Contents:
- Recovered this Old Page
- My “Letcher-Hatsis” Joke
- Hatsis’ Confusing Position: Entheogen-Affirming, Mushroom-Denying
- Book: Psychedelic Mystery Traditions: Spirit Plants, Magical Practices, and Ecstatic States
- Hatsis Adheres to the Moderate Entheogen Theory of Religion, Which Is Inherently Incoherent
- Meetup Announcement for Hatsis’ Lecture “Psychedelics in Ancient Orthodox Christianity”
Recovered this Old Page
Hatsis denies mushrooms in Christian art. See also:
Psychedelic Mystery Traditions (Hatsis)
https://egodeaththeory.wordpress.com/2020/10/31/psychedelic-mystery-traditions-hatsis/
I bulk-deleted almost all my WordPress weblog posts around 2018 (they were probably the same as postings to the soon-to-be-defunct Egodeath Yahoo Group). The below is a 2018 post that survived in a Drafts folder.

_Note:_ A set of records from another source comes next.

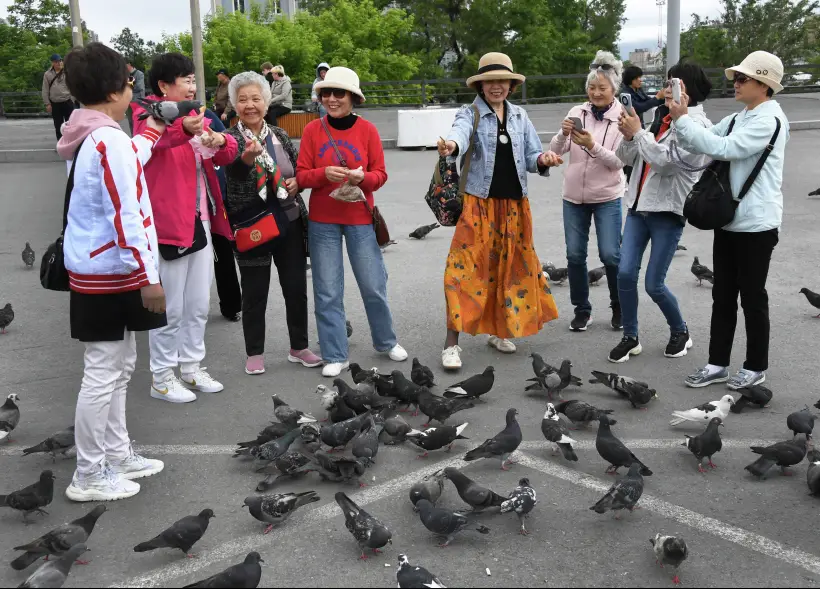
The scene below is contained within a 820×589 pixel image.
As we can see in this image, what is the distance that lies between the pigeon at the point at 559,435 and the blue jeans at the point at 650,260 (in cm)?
180

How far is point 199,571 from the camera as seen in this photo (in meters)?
4.33

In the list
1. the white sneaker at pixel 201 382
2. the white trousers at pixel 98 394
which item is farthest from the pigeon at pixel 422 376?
the white trousers at pixel 98 394

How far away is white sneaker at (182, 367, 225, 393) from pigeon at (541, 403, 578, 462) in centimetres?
262

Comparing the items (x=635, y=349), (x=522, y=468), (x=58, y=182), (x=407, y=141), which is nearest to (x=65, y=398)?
(x=522, y=468)

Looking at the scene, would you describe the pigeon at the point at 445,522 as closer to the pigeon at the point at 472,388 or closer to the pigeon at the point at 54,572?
the pigeon at the point at 54,572

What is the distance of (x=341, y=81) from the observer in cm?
679

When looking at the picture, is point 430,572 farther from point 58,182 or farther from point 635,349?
point 58,182

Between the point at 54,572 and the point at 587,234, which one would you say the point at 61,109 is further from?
the point at 54,572

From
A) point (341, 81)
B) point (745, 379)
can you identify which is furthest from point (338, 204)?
point (745, 379)

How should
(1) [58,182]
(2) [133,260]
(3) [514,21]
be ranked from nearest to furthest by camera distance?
(2) [133,260], (1) [58,182], (3) [514,21]

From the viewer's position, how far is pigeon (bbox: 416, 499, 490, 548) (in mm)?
4477

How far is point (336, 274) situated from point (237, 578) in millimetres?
3600

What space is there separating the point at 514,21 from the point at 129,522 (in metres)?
49.3

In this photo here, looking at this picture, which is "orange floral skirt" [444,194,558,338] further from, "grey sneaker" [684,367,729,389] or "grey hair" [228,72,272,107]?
"grey hair" [228,72,272,107]
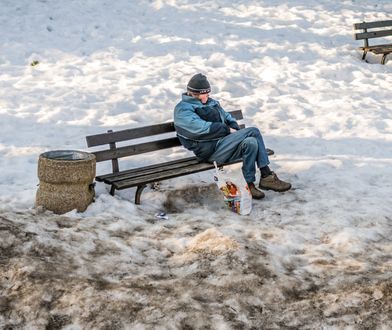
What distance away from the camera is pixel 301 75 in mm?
12094

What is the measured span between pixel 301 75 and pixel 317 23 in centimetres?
343

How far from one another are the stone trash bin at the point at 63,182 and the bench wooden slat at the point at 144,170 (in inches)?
17.9

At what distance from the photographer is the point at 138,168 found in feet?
24.8

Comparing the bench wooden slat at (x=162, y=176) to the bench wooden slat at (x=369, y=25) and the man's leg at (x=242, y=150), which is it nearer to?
the man's leg at (x=242, y=150)

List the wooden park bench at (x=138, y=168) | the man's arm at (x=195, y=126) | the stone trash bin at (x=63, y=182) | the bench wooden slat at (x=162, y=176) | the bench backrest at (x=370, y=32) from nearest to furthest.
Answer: the stone trash bin at (x=63, y=182) → the bench wooden slat at (x=162, y=176) → the wooden park bench at (x=138, y=168) → the man's arm at (x=195, y=126) → the bench backrest at (x=370, y=32)

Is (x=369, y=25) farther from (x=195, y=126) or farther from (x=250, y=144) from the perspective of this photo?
(x=195, y=126)

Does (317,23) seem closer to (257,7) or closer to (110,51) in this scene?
(257,7)

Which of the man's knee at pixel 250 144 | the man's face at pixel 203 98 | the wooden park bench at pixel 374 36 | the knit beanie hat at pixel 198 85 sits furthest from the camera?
the wooden park bench at pixel 374 36

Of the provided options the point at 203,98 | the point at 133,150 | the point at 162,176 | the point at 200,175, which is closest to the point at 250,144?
the point at 203,98

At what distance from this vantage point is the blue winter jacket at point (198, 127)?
24.6 ft

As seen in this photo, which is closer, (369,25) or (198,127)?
(198,127)

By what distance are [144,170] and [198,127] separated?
902 millimetres

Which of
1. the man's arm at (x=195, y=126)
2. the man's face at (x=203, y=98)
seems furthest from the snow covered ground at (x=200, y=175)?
the man's face at (x=203, y=98)

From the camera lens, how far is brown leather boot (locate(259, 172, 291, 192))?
754 centimetres
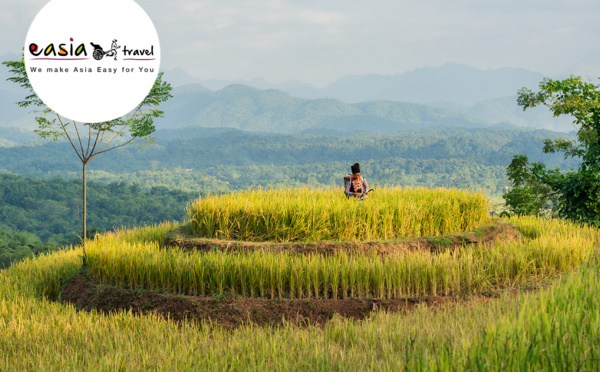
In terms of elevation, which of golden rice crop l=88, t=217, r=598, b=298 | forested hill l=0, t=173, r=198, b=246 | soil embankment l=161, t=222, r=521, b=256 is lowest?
forested hill l=0, t=173, r=198, b=246

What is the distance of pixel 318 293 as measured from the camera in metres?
7.73

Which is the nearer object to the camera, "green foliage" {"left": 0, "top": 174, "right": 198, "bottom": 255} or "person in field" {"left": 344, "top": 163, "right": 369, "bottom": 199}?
"person in field" {"left": 344, "top": 163, "right": 369, "bottom": 199}

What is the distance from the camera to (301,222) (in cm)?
922

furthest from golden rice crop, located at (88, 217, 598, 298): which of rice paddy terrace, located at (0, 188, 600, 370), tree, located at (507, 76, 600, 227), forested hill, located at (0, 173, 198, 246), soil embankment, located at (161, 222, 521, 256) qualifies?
forested hill, located at (0, 173, 198, 246)

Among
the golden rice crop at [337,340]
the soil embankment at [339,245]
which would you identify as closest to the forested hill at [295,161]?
the soil embankment at [339,245]

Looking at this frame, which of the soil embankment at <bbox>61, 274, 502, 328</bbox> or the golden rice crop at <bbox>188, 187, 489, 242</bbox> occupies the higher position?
the golden rice crop at <bbox>188, 187, 489, 242</bbox>

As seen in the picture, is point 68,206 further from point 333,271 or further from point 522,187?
point 333,271

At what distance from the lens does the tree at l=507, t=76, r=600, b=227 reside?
13523mm

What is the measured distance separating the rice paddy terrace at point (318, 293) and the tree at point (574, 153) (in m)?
2.39

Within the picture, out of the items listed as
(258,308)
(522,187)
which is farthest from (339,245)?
(522,187)

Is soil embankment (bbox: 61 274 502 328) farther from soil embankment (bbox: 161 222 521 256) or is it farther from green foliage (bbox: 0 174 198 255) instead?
green foliage (bbox: 0 174 198 255)

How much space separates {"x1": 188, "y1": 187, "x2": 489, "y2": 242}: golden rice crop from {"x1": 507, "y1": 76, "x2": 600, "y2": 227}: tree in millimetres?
4902

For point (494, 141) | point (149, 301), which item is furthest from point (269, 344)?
point (494, 141)

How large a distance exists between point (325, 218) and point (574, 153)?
51.9 feet
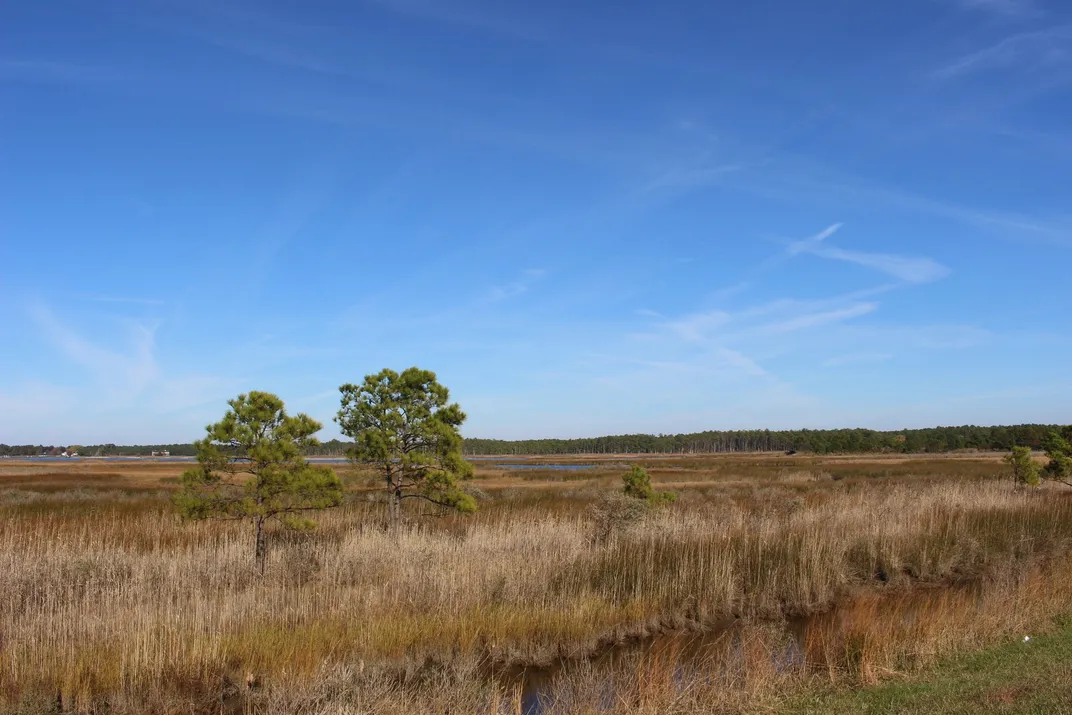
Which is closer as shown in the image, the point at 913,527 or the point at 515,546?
the point at 515,546

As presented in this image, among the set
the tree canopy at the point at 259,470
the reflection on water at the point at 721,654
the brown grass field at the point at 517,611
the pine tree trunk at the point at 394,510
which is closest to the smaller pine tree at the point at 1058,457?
the brown grass field at the point at 517,611

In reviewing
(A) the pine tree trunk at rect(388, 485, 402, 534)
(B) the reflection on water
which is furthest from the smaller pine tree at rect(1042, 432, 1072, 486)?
(A) the pine tree trunk at rect(388, 485, 402, 534)

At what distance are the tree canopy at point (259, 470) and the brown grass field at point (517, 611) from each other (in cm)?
96

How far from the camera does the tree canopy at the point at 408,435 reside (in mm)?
14031

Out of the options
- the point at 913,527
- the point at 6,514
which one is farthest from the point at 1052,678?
the point at 6,514

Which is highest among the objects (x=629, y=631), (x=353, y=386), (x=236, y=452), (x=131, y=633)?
(x=353, y=386)

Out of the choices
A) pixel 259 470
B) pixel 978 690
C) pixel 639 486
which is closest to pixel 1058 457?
pixel 639 486

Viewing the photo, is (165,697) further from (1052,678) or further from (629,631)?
(1052,678)

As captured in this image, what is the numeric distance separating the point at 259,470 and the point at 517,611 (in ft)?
17.0

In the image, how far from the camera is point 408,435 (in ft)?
46.7

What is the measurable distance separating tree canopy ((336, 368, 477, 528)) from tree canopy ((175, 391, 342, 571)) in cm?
199

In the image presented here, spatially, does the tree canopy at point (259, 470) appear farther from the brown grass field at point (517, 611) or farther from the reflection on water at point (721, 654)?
the reflection on water at point (721, 654)

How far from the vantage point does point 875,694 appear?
262 inches

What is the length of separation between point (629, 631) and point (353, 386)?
24.3 ft
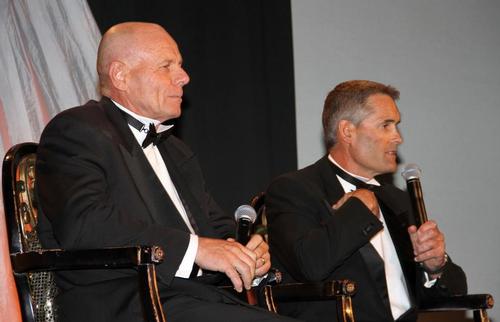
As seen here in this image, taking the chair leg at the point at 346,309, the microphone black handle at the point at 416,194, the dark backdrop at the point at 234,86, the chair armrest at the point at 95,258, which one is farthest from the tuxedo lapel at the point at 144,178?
the dark backdrop at the point at 234,86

At the end of this post, in a lecture titled “Psychedelics in Ancient Orthodox Christianity”, Hatsis argues in favor of orthodox (mainstream, normal) Christian psychedelic use: “Primary source materials show Church leaders discussing and debating the merits of psychedelia in the ancient and medieval worlds.”
My “Letcher-Hatsis” Joke
It’s been so long since I wrote about Hatsis, I forgot what my joke meant.
For the joke about (Andy) “Letcher” Hatsis, see my extensive comments & comments, at Cyb blog.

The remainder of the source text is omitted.